Störtebeker succeeds in integrating region-specific names and at the same time appropriate contextual references with "Strandräuber", "Bernsteinweizen" or "Mittsommer-Wit". On the product side, the creative brewery Kehrwieder also integrates modern contemporary art design with coastal impressions via names like "Elbe" or "Über Normal Null", but also becomes more rocky-urban with "Road Runner" (like the city of Hamburg). In general, personifications make beers more personal, more distinguishable and more "distinctive" for beer lovers. Exemplary examples are: "Schlöbberla" (Greifbräu), "Gustl" (Bürgerbräu Reichenhall), "Smoky George" (one of the "power beers" of the Rittmayer brewery), "Opa's Liebling" and "Mutti's Sonnenschein" (Hertl), "Schwarze Anna" (Neder), "Schlappeseppel" (as a phoenix effect for Eder & Heyland's Bräu) or even "Erik The Red" at the 0.5-litre can specialist Faxe.

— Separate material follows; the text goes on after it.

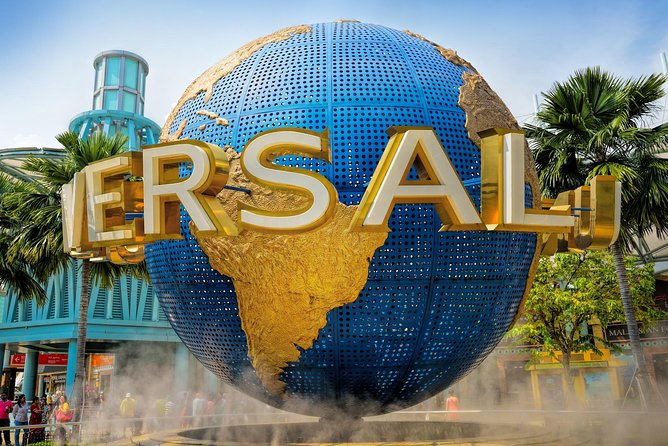 Los Angeles and Airport Arrivals: Private Transfer To Universal Studios.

Even additives/adjectives/nicknames sometimes make a product "nicer" and stimulate the contextual mood of enjoyment. A "Happy Pils" (BRLO) simply makes people happier per se, the mood more special than drinking away a German 08/15 standard Pils at a case price of 9-11 EUR. And Wacken beers with names of Germanic deities make the beer-savvy heavy metal and play-it-loud scene relive Wacken and Valhalla while drinking.

 

Create new access to consumers!

 

So the beverage industry simply has to discover new contextual conditions for itself or develop them projectively from consumers' everyday lives. For small-scale distributed brands, the social media route is certainly also another way to get noticed faster in the future and pick up consumers contextually with pinpoint accuracy. Disruptive examples of this are the personal YouTube protest note by Mike Schmitt from Nikl-Bräu in Franconian Switzerland or the digital drive-in brewery show with product launch by Hachenburger in the Westerwald region. 

A timely rethink in consumer contexts helps in any case. And paves new ways for regional smaller providers to become bigger with their consumers, in their everyday relevance and also with a little more wonder in their approach.